British Imperialism in the 19th century

‘In what ways did British Imperialism change over the course of the 19th century?’

Empires in 1900

In order to examine the changes in British Imperialism throughout the course of the 19th century it is necessary to define what exactly is meant by the term imperialism; it has been defined as “the process by which an expanding state dominates the territory, population, and resources of less powerful states or regions.”[1] It is possible to divide the changes that occurred in British imperialism during the 19th century into three distinct phases. From the late 18th century up to the early 19th century Europe was still in the first wave of colonisation until the American Revolution and the fall of the Spanish empire marked the end of this phase. A period of free trade ensued before this came to an end with the emergence of new imperialism towards the end of the 19th century. Throughout these three phases there were political, cultural and economic changes occurring in the British Empire.

At the end of the 18th century Britain along with France, Russia and the Chinese and Turkish empires was one of the world’s major states. However the Age of revolution, the period encompassing 1775-1825, witnessed a major setback for European Imperial fortunes. The American Revolution of 1775-83 resulted in the loss of thirteen colonies in North America and independence, while other countries including France lost colonies such as the French island of St Domingue while mainland Portugal and Spanish America successfully gained independence. These thirteen colonies had been some of Britain’s oldest and most populous and so the shock of these losses felt by the European powers “reinvigorated expansion elsewhere, particularly in Asia”.[2] Throughout the 1830s the old colonial powers of Britain, the Netherlands and France were strengthening their empires in what was known as “the orient” whilst maintaining control of their remaining American colonies. However, along with the loss of the America’s, other colonies such as the West Indies started to lose importance during the 19th century as expansion was focused elsewhere, in 1815 the West Indian islands were contributing £15.4million or 17.6% of Britain’s trade however by 1913 their economies only generated trade with Britain of £6.6million or 0.47% despite the population rising from 877,000 to over 2million by 1911.[3] This was largely because the slave trade had been a very profitable business for cities such as Bristol and Liverpool since they played a large part in the triangular trade with the Americas and Africa and slave emancipation had begun to come into effect as a result of the Abolition of Slavery Act in 1807.

There are historians who believe that the loss of the thirteen American colonies completely changed Imperial policy and caused an era of free trade to be established.[4] In 1815 the Corn Laws were introduced and are often seen as an example of British mercantilism, and restricted other nation’s economic growth as they could not import goods such as corn to Britain or its empire since the prices were too high for people to afford. However the pressure for freer trade was increasing and so in 1815 the Navigation Acts declared that heavy duties placed on American shipping in British ports should be reduced; furthermore the President’s of the Board of Trade bestowed these concessions to European powers as well resulted in a shift to freer trade. However the East India Trading Company lost its hold over the Indian trade in 1813 and it became apparent by the 1830s that Britain’s global trade network could only be secured by use of power but the President of the Board of Trade was not going to destroy the colonial system. Despite this intention by 1860 the acts had gone with the repeal of the Corn laws in1846 the turning point; people became convinced that international success could be achieved by cheap food imports and Europe and the United States were becoming serious rivals, the colonial system was not feasible once people had become convinced that this was the way to success and so it was not expected to last much longer.

▶ [Things to do]
1. Do the following statements agree with the essay on British imperialism? Answer yes or no for each, and quote the essay's deciding words. (a) The Age of revolution spanned 1775 to 1825. (b) The East India Trading Company gained control of the Indian trade in 1813. (c) The essay separates the changes in 19th-century British imperialism into three phases.
2. According to the essay on British imperialism, how much trade did the West Indian islands contribute in 1815?
3. What is the essay on British imperialism about? Summarize it in two sentences.

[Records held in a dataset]

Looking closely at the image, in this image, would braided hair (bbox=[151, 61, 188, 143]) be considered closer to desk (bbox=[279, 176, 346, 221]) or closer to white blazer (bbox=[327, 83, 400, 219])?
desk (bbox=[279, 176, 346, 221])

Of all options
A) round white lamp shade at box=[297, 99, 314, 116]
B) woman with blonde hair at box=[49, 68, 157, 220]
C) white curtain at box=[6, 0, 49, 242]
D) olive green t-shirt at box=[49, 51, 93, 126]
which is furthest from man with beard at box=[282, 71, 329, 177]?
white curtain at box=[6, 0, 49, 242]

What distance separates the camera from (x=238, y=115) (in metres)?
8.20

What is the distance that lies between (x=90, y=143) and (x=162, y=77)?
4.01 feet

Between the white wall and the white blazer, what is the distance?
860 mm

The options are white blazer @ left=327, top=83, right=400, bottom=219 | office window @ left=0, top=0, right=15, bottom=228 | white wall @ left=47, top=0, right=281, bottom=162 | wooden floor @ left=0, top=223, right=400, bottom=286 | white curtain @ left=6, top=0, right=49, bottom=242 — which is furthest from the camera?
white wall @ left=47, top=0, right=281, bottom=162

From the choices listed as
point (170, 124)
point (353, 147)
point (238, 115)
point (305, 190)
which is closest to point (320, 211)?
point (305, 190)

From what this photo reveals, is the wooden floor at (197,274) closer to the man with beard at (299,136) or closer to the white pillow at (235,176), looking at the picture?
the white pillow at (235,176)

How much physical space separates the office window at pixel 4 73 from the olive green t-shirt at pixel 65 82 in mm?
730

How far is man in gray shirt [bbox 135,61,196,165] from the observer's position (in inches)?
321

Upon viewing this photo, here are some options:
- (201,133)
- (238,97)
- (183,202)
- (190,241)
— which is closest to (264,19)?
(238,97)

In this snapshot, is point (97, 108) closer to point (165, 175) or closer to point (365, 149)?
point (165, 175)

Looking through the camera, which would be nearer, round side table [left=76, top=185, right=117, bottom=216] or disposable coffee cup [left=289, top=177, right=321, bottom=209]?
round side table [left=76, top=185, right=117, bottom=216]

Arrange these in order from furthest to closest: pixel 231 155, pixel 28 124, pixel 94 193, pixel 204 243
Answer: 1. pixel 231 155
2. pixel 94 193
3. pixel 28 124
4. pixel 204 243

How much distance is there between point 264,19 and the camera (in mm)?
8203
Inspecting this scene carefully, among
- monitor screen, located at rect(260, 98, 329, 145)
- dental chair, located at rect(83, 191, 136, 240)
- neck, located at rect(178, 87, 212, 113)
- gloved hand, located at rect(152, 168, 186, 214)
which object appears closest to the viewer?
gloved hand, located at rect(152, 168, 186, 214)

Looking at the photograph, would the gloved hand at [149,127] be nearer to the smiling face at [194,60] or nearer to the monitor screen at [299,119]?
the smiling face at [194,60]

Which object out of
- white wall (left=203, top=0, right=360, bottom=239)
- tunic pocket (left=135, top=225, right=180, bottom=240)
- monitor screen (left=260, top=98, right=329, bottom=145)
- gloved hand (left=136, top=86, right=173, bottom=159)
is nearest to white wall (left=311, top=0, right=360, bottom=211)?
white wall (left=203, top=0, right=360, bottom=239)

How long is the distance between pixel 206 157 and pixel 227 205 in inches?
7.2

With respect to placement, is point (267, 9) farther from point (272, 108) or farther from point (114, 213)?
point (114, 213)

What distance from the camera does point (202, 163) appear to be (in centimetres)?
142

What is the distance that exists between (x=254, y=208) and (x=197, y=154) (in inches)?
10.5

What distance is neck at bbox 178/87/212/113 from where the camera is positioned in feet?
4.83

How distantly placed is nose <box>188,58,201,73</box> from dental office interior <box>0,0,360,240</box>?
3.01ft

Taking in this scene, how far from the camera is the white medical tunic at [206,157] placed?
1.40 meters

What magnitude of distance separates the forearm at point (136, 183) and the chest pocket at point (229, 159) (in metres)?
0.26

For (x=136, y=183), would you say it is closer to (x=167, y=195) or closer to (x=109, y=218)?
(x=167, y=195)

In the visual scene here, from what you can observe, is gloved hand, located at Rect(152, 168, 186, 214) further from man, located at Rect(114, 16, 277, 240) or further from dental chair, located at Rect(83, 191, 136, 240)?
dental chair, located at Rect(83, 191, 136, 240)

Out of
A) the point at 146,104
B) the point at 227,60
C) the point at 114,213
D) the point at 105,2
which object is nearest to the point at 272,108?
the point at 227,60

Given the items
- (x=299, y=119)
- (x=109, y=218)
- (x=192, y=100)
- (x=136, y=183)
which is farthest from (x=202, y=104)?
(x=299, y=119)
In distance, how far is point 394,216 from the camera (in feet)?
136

▶ [Answer list]
1.
(a) Yes: "the Age of revolution, the period encompassing 1775-1825"
(b) No: "the East India Trading Company lost its hold over the Indian trade in 1813"
(c) Yes: "It is possible to divide the changes that occurred in British imperialism during the 19th century into three distinct phases."

2. £15.4 million, or 17.6% of Britain's trade.

3. The essay divides 19th-century British imperialism into three phases: a first wave of colonization, a period of free trade, and new imperialism toward the century's end. After the American Revolution cost Britain thirteen colonies, expansion turned toward Asia and the West Indies lost importance, while pressure for freer trade grew until the repeal of the Corn Laws became the turning point.